● **TAREFAS PROPOSTAS**:
A. De acordo com o trecho sobre Derry, há quanto tempo a cidade vive em paz?
B. Escreva a continuação do trecho sobre Derry, começando logo após sua última frase.

● **TRECHO DO DOCUMENTO**:
THE NEW YORK TIMES - Poucas cidades têm sido tão apanhadas entre a esperança e a história quanto Derry, local de nascimento do conflito moderno na Irlanda do Norte, mas também cenário da Derry Girls, a exuberante série da TV britânica que narra as vidas de cinco adolescentes durante o fim do sangrento período do fim dos anos 90 conhecido comumente como The Troubles.
Mas agora, após quase 25 anos de paz, os moradores de Derry se preocupam com a possibilidade de ganhos conquistados a duras penas estarem em perigo. O Brexit perturbou o frágil equilíbrio político e econômico da Irlanda do Norte, enquanto o governo britânico parece determinado em manter com firmeza os Troubles e seu legado de violência sectária no passado.

● **MATERIAL DE APOIO**:
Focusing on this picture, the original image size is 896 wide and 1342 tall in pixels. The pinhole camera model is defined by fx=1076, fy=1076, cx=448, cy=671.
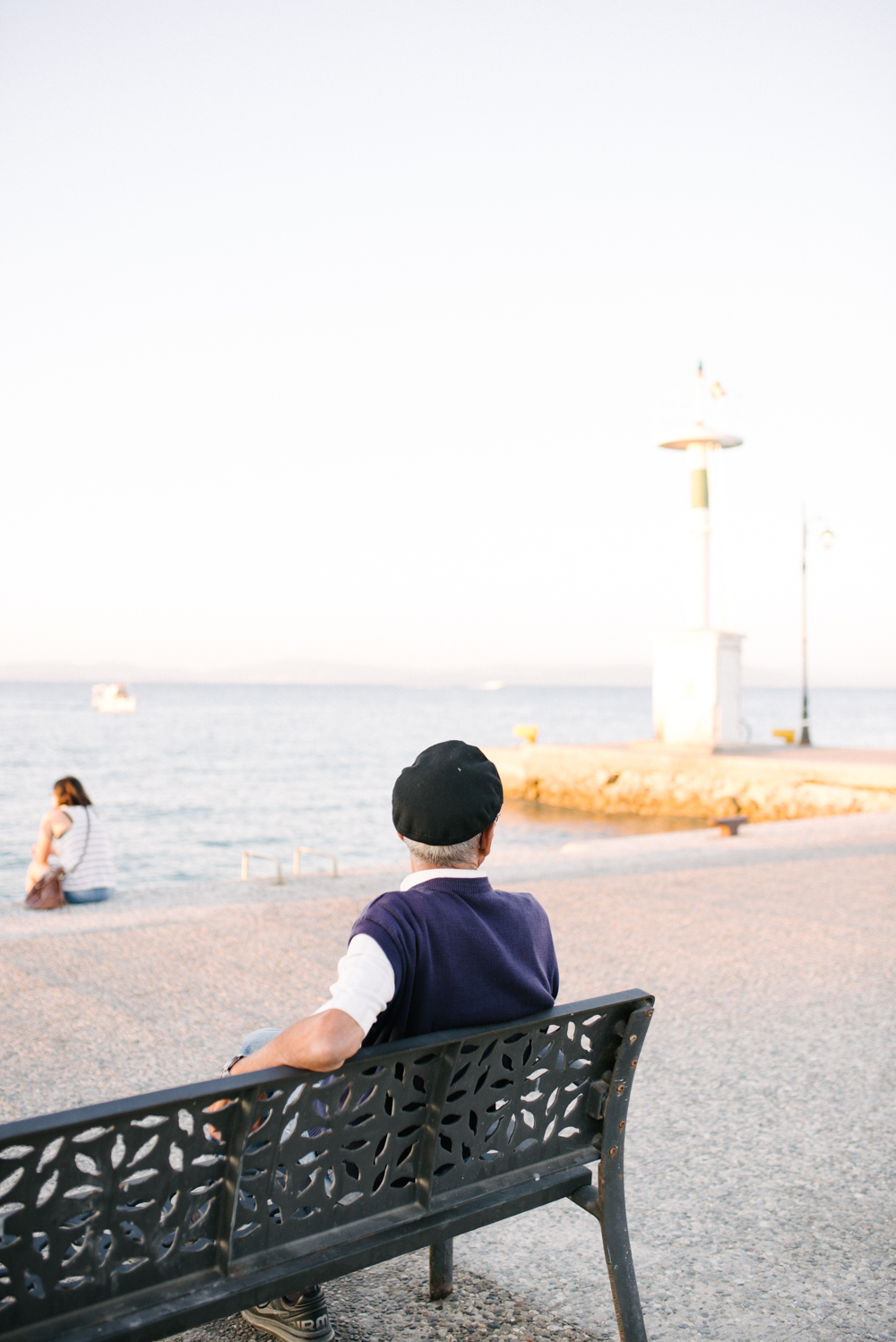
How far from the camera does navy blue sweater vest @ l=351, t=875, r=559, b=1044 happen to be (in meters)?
2.22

● **RESPOSTAS DOS EXERCÍCIOS**:
A. Há quase 25 anos.

B.
Dois sombrios rituais ocorridos na semana passada – com um dia de diferença e em lados opostos do Rio Foyle, que divide a segunda maior cidade da Irlanda do Norte – serviram para ilustrar tanto o angustiante passado de Derry quando seu conturbado futuro.
Dentro dos muros de pedra da cidade, erguidos no século 17, Amanda Fullerton juntou-se às famílias de vítimas que acusam o governo britânico de encerrar investigações sobre assassinatos ocorridos durante a guerra de guerrilha entre nacionalistas católicos e unionistas protestantes. O pai dela, Eddie Fullerton, foi morto a tiros por membros de um grupo paramilitar legalista (protestante) em 1991.
No dia seguinte, uma banda legalista de flauta e tambor marchou no bairro protestante de Waterside, para marcar os 31 anos do assassinato de Cecil McKnight, um ex-comandante paramilitar. O Exército Republicano Irlandês, ou IRA, afirmou que escolheu McKnight para vingar a morte de Fullerton.
Paixões inflamadas
O Brexit inflamou paixões em muitos desses bairros legalistas e unionistas – favoráveis à permanência no Reino Unido – porque foram necessários complexos arranjos comerciais com a União Europeia que, afirmam os unionistas, levantaram um muro entre a Irlanda do Norte e Inglaterra, Escócia e Gales.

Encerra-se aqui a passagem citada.